Solving Exponential Integral with Pathlengths for Solids

[k_c]

Homework Statement

I'm working out different pathlengths for different solids but I'm stuck on the following integral:

Homework Equations

$$\int$$ x*exp(-C*sqrt[1-x²/A²]) dx

exp = exponential func
sqrt = square root
C and A are constants

The Attempt at a Solution

I tried to work it out with the substitution method, where u = -C*sqrt[1-x²/A²] and du = C/A²x(1-x²/A²)^-1/2.

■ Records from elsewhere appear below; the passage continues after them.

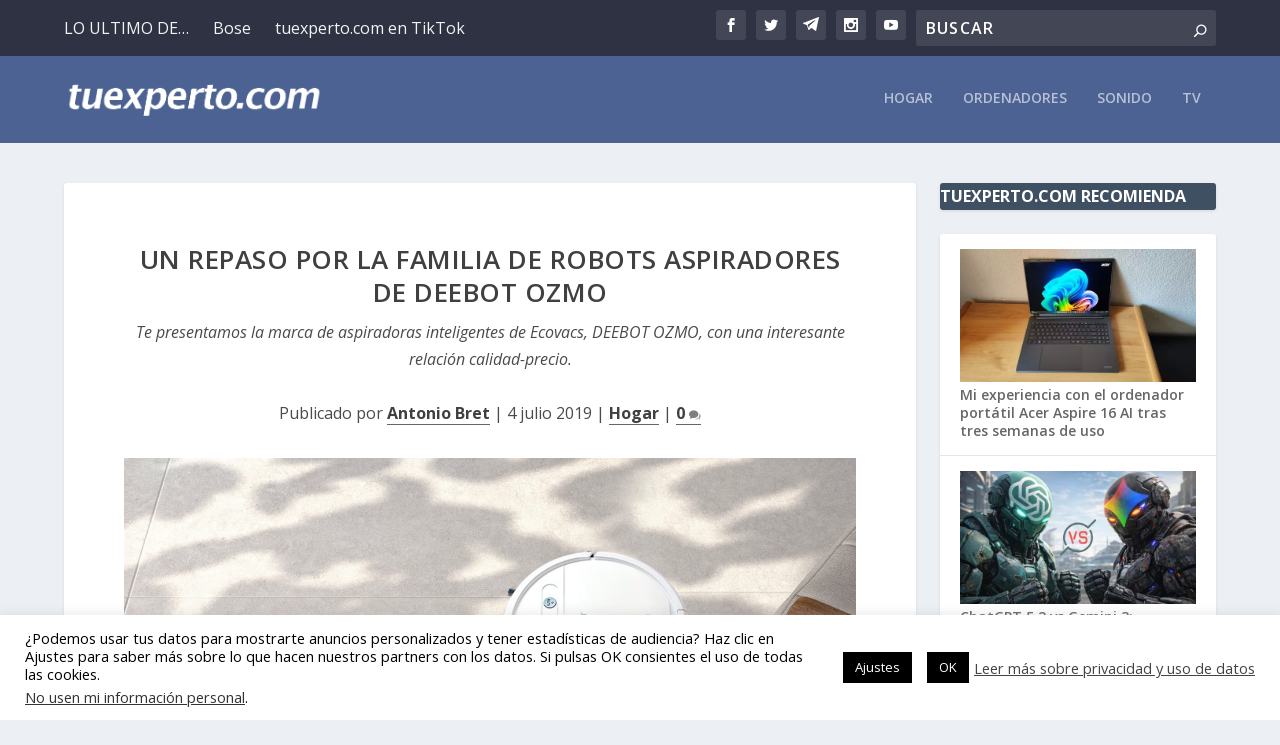

--- FILE ---
content_type: text/html; charset=utf-8
request_url: https://www.google.com/recaptcha/api2/aframe
body_size: 268
content:
<!DOCTYPE HTML><html><head><meta http-equiv="content-type" content="text/html; charset=UTF-8"></head><body><script nonce="fYviZkS8eJFlHPaiDw3d7g">/** Anti-fraud and anti-abuse applications only. See google.com/recaptcha */ try{var clients={'sodar':'https://pagead2.googlesyndication.com/pagead/sodar?'};window.addEventListener("message",function(a){try{if(a.source===window.parent){var b=JSON.parse(a.data);var c=clients[b['id']];if(c){var d=document.createElement('img');d.src=c+b['params']+'&rc='+(localStorage.getItem("rc::a")?sessionStorage.getItem("rc::b"):"");window.document.body.appendChild(d);sessionStorage.setItem("rc::e",parseInt(sessionStorage.getItem("rc::e")||0)+1);localStorage.setItem("rc::h",'1768719598926');}}}catch(b){}});window.parent.postMessage("_grecaptcha_ready", "*");}catch(b){}</script></body></html>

But it seems to be getting really complex afterwards, so I was wondering if I'm overlooking the simple approach for this integral?

 

[Whitishcube]

try integration by parts.

 

[k_c]

I tried it this way now:

u^2 = (1-x^2/a^2)
so du = -2x/a^2 dx and therefore x dx = -a^2/2 du

So the integral becomes: $$\int$$ -a^2/2 exp^(-cu) du
And then i find the solution: a^2/(2c) exp^(-cu)

Which is a^2/(2c) exp^[-c sqrt(1-x^2/a^2)]

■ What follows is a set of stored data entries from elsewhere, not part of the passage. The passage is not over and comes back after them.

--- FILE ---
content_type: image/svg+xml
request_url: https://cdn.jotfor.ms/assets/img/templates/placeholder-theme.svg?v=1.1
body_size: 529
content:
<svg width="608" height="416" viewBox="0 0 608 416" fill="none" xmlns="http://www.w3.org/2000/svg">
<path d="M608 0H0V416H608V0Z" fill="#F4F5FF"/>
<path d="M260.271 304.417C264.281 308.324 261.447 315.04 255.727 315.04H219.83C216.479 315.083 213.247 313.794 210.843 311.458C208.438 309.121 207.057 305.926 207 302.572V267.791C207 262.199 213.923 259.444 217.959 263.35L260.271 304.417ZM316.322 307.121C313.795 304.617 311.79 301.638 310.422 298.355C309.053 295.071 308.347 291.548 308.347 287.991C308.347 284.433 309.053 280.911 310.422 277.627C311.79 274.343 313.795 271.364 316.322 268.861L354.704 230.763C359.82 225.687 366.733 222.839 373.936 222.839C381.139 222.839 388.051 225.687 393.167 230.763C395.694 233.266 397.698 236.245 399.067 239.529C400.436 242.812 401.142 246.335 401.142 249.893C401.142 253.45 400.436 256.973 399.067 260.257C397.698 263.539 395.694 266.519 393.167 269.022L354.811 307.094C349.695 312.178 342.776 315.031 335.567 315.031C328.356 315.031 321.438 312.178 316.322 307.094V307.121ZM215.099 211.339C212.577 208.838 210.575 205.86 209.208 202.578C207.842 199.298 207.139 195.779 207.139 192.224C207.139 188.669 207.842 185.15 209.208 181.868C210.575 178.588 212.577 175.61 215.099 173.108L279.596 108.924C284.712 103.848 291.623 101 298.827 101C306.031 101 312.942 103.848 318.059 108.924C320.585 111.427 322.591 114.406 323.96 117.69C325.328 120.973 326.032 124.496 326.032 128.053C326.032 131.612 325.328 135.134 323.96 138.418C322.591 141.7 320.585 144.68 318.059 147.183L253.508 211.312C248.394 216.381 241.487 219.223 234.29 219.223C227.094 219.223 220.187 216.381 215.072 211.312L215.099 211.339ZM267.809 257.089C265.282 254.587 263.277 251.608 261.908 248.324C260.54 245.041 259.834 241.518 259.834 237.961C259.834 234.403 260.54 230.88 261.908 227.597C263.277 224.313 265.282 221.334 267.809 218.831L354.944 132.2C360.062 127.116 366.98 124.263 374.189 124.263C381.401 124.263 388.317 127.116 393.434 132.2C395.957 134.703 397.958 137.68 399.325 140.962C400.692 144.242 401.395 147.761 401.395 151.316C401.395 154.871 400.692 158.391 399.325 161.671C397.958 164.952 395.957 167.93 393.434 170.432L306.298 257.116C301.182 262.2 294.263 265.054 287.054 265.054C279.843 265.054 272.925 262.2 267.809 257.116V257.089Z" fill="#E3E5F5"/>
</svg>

I think this should be correct but the wolfram mathematica integrator gives me a different solution, so if somebody could confirm my method/solution, that would be great..

 

[ehild]

I tried it this way now:

u^2 = (1-x^2/a^2)
so du = -2x/a^2 dx and therefore x dx = -a^2/2 du

Check du.

ehild

 

[hunt_mat]

For the integral:
$$\int x\exp (-c\sqrt{1-x^{2}/a^{2}})dx$$
I use the substitute:
$$u^{2}=1-\frac{x^{2}}{a^{2}}$$
Then:
$$xdx=a^{2}udu$$
This makes the integral become:
$$a^{2}\int ue^{-u}du$$
This I think is easy to compute, so I will leave that part to you.